When Ultimate is ultimately low


#1

Asking experienced ICRPG GMs: How do you handle or narrate it when a player crits but then rolls a 1, or in general really low, on their ultimate D12? Do you allow reroll below a certain threshold or do you take it at face value?

Somehow, I feel that a natural 20 should always be awesome and not be immediately followed by a disappointment. I can think of these options for very low D12 rolls:

  • Just swallow and move on.
  • Reroll below a threshold (below 4 or even below 6?) Fixes the math but it also takes away from the D12 variability.
  • Explode the D12 on low values. (This doesn’t feel right to me because it breaks the meta-rule that low rolls are weak and high rolls are strong.)
  • Give the player some non-damage additional effect to the attack or effort.

D20 as Ultimate
#2

Good question! You could handle it a couple ways. The first one is bring Hero Coins into play. Those hero coins can be a safety net to bad rolls or low rolls when your need them.

● STATED EXERCISE A
List every row that contains the string "evenodd", matching case exactly.
● STATED EXERCISE B
Extend the forum thread about low ultimate D12 rolls, picking up after its last sentence.
The rows have no connection to the forum thread.

● Segmentation data
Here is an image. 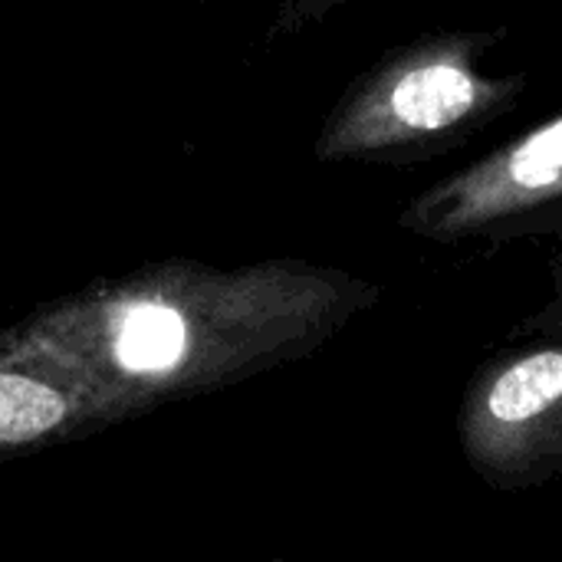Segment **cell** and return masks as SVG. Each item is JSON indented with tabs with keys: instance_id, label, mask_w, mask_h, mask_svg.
I'll list each match as a JSON object with an SVG mask.
<instances>
[{
	"instance_id": "52a82bcc",
	"label": "cell",
	"mask_w": 562,
	"mask_h": 562,
	"mask_svg": "<svg viewBox=\"0 0 562 562\" xmlns=\"http://www.w3.org/2000/svg\"><path fill=\"white\" fill-rule=\"evenodd\" d=\"M550 280H553V293H550L547 306L524 319V333H530L537 339H562V234L553 263H550Z\"/></svg>"
},
{
	"instance_id": "3957f363",
	"label": "cell",
	"mask_w": 562,
	"mask_h": 562,
	"mask_svg": "<svg viewBox=\"0 0 562 562\" xmlns=\"http://www.w3.org/2000/svg\"><path fill=\"white\" fill-rule=\"evenodd\" d=\"M398 227L445 247L560 237L562 112L418 191L402 204Z\"/></svg>"
},
{
	"instance_id": "ba28073f",
	"label": "cell",
	"mask_w": 562,
	"mask_h": 562,
	"mask_svg": "<svg viewBox=\"0 0 562 562\" xmlns=\"http://www.w3.org/2000/svg\"><path fill=\"white\" fill-rule=\"evenodd\" d=\"M254 562H293V560H280V557H277V560H254Z\"/></svg>"
},
{
	"instance_id": "5b68a950",
	"label": "cell",
	"mask_w": 562,
	"mask_h": 562,
	"mask_svg": "<svg viewBox=\"0 0 562 562\" xmlns=\"http://www.w3.org/2000/svg\"><path fill=\"white\" fill-rule=\"evenodd\" d=\"M142 412L59 366L0 356V464L132 422Z\"/></svg>"
},
{
	"instance_id": "7a4b0ae2",
	"label": "cell",
	"mask_w": 562,
	"mask_h": 562,
	"mask_svg": "<svg viewBox=\"0 0 562 562\" xmlns=\"http://www.w3.org/2000/svg\"><path fill=\"white\" fill-rule=\"evenodd\" d=\"M510 30H438L382 53L336 99L313 142L323 165H418L431 161L527 95L530 76L491 72L484 56Z\"/></svg>"
},
{
	"instance_id": "8992f818",
	"label": "cell",
	"mask_w": 562,
	"mask_h": 562,
	"mask_svg": "<svg viewBox=\"0 0 562 562\" xmlns=\"http://www.w3.org/2000/svg\"><path fill=\"white\" fill-rule=\"evenodd\" d=\"M352 0H280V7L273 10L270 23H267V40H290L300 36L319 23H326V16H333L336 10H342Z\"/></svg>"
},
{
	"instance_id": "277c9868",
	"label": "cell",
	"mask_w": 562,
	"mask_h": 562,
	"mask_svg": "<svg viewBox=\"0 0 562 562\" xmlns=\"http://www.w3.org/2000/svg\"><path fill=\"white\" fill-rule=\"evenodd\" d=\"M458 448L494 491H533L562 477V339L484 359L458 408Z\"/></svg>"
},
{
	"instance_id": "6da1fadb",
	"label": "cell",
	"mask_w": 562,
	"mask_h": 562,
	"mask_svg": "<svg viewBox=\"0 0 562 562\" xmlns=\"http://www.w3.org/2000/svg\"><path fill=\"white\" fill-rule=\"evenodd\" d=\"M379 300L342 267L168 257L33 306L0 329V356L82 372L145 415L310 359Z\"/></svg>"
}]
</instances>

● REPLY A
	"mask_svg": "<svg viewBox=\"0 0 562 562\" xmlns=\"http://www.w3.org/2000/svg\"><path fill=\"white\" fill-rule=\"evenodd\" d=\"M550 280H553V293H550L547 306L524 319V333H530L537 339H562V234L553 263H550Z\"/></svg>"
	"mask_svg": "<svg viewBox=\"0 0 562 562\" xmlns=\"http://www.w3.org/2000/svg\"><path fill=\"white\" fill-rule=\"evenodd\" d=\"M398 227L445 247L560 237L562 112L418 191L402 204Z\"/></svg>"
	"mask_svg": "<svg viewBox=\"0 0 562 562\" xmlns=\"http://www.w3.org/2000/svg\"><path fill=\"white\" fill-rule=\"evenodd\" d=\"M254 562H293V560H280V557H277V560H254Z\"/></svg>"
	"mask_svg": "<svg viewBox=\"0 0 562 562\" xmlns=\"http://www.w3.org/2000/svg\"><path fill=\"white\" fill-rule=\"evenodd\" d=\"M142 412L59 366L0 356V464L132 422Z\"/></svg>"
	"mask_svg": "<svg viewBox=\"0 0 562 562\" xmlns=\"http://www.w3.org/2000/svg\"><path fill=\"white\" fill-rule=\"evenodd\" d=\"M510 30H438L382 53L336 99L313 142L323 165H418L431 161L527 95L530 76L491 72L484 56Z\"/></svg>"
	"mask_svg": "<svg viewBox=\"0 0 562 562\" xmlns=\"http://www.w3.org/2000/svg\"><path fill=\"white\" fill-rule=\"evenodd\" d=\"M352 0H280V7L273 10L270 23H267V40H290L300 36L319 23H326V16H333L336 10H342Z\"/></svg>"
	"mask_svg": "<svg viewBox=\"0 0 562 562\" xmlns=\"http://www.w3.org/2000/svg\"><path fill=\"white\" fill-rule=\"evenodd\" d=\"M458 448L494 491H533L562 477V339L484 359L458 408Z\"/></svg>"
	"mask_svg": "<svg viewBox=\"0 0 562 562\" xmlns=\"http://www.w3.org/2000/svg\"><path fill=\"white\" fill-rule=\"evenodd\" d=\"M379 300L342 267L168 257L33 306L0 329V356L82 372L145 415L310 359Z\"/></svg>"

● REPLY B
Another way, like you mentioned, is to reroll if the ultimate die is lower than a certain threshold. In Altered State, you reroll anything four or below. They actually say that Ultimate should feel Ultimate so reroll those lower numbers.

For me, personally, I would aim for those two options to start with and see if that helps.


#3

Good point about the hero coins, thanks!

For brainstorming, some more options I could think of:

  • On a crit, always max out the normal effort die and then add the D12. At least the player wont crit with 1 + 1 effort, then.
  • Add a constant “boost”, e.g. crit makes (normal effort) + 4 + D12. (Fixes the math, keeps variability, but feels very artificial to me. Not elegant.)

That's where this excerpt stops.